How can you speak to them, refer to them, engage with them and appeal to them vis a vis their giving relationship with you already, their giving relationship with other like-minded causes, their philosophical alignment with you, their relationship to you, or their cultural affinity with you? This is very important.
Try to imagine yourself writing to just one person on the targeted list. That individualized approach will be amazingly effective. Then try to adapt your letter, as appropriate and possible, to other segments of your list.
Now to the second question, what is the “key customer benefit” you are offering?
This is really, really key. On the one hand, it’s a bit of Marketing 101. But on the other hand, it is probably the most under-utilized marketing tool in the direct marketing I’ve observed coming from you and your cohorts.

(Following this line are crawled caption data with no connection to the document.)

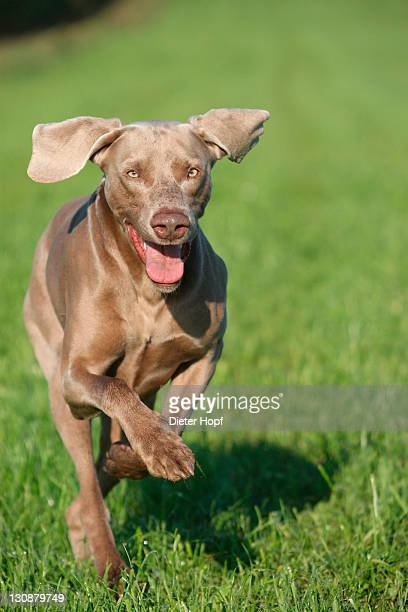 Weimaraner, short hair, hound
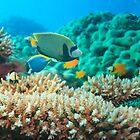 Underwater panorama by MotHaiBaPhoto Dmitry & Olga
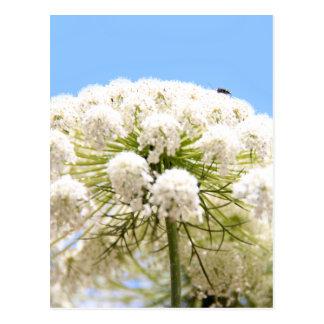 Flor blanca del cordón de la reina Anne contra el Postales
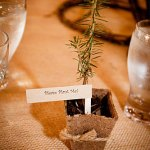 potted wedding seedling idea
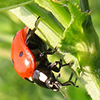 Beneficial Insects: a ladybug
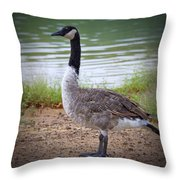 Upright Stance Throw Pillow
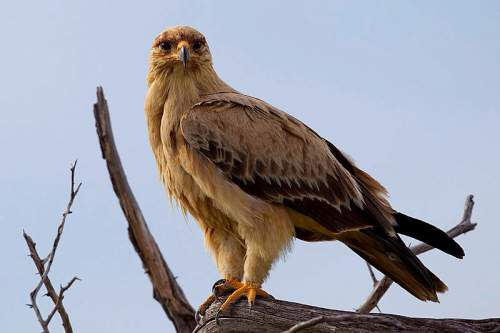 Indian birds - Image of Tawny eagle - Aquila rapax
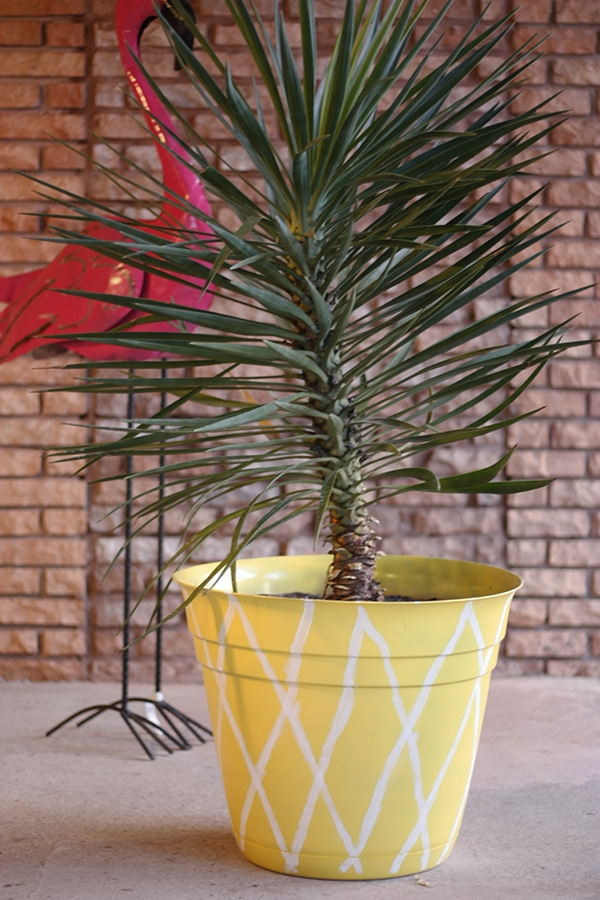 Pineapple Planter with Flamingo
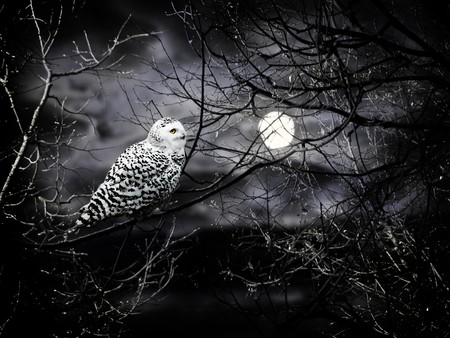 Halloween night theme with moon and owl against cloudy dark sky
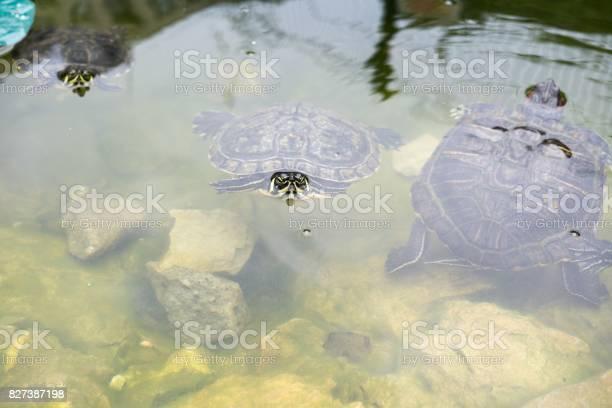 Turtle in the lake picture id827387198?b=1&k=6&m=827387198&s=612x612&h=8uow9tiwrrtb006al42dyzj6vooe6vm8omyjtbdpbfe=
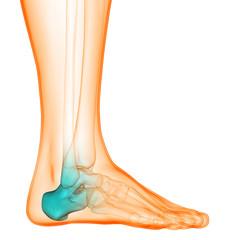 Human Body Bone Joint Pains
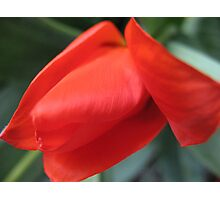 Crazy Red Hot Tulip Photographic Print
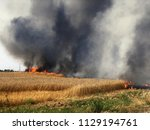 fires in israel that caused...   Shutterstock . vector #1129194761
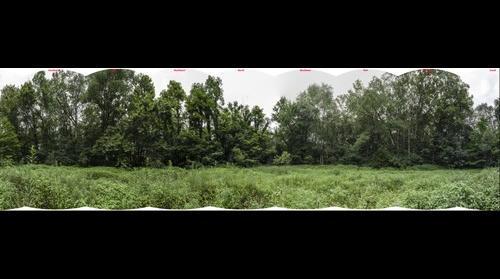 Ozark wetland -- Summer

This is a real toughie, in my judgment. The “key customer benefit” is a hard concept to grasp. But prospective donors rarely will find your work compelling enough to invest in merely because they conclude you’re working hard, you’re doing good and important stuff, or that you have needs. Those aren’t benefits.
Benefits could be tangible offers to your prospective donors, such as recognition, desirable invitations or “freebie” materials, or even tax-deductibility. Or they could be less tangible benefits such as “satisfaction” or “confidence” that you’re solving important, relevant problems, advancing vital causes or beating bad guys.
Here’s my suggestion for you: as you sit down to compose your next compelling communication, brainstorm as many benefits as you can offer to your prospective recipient and try to weave them into your letter. Start with a really big benefit. But try to add 5-7 others if you can.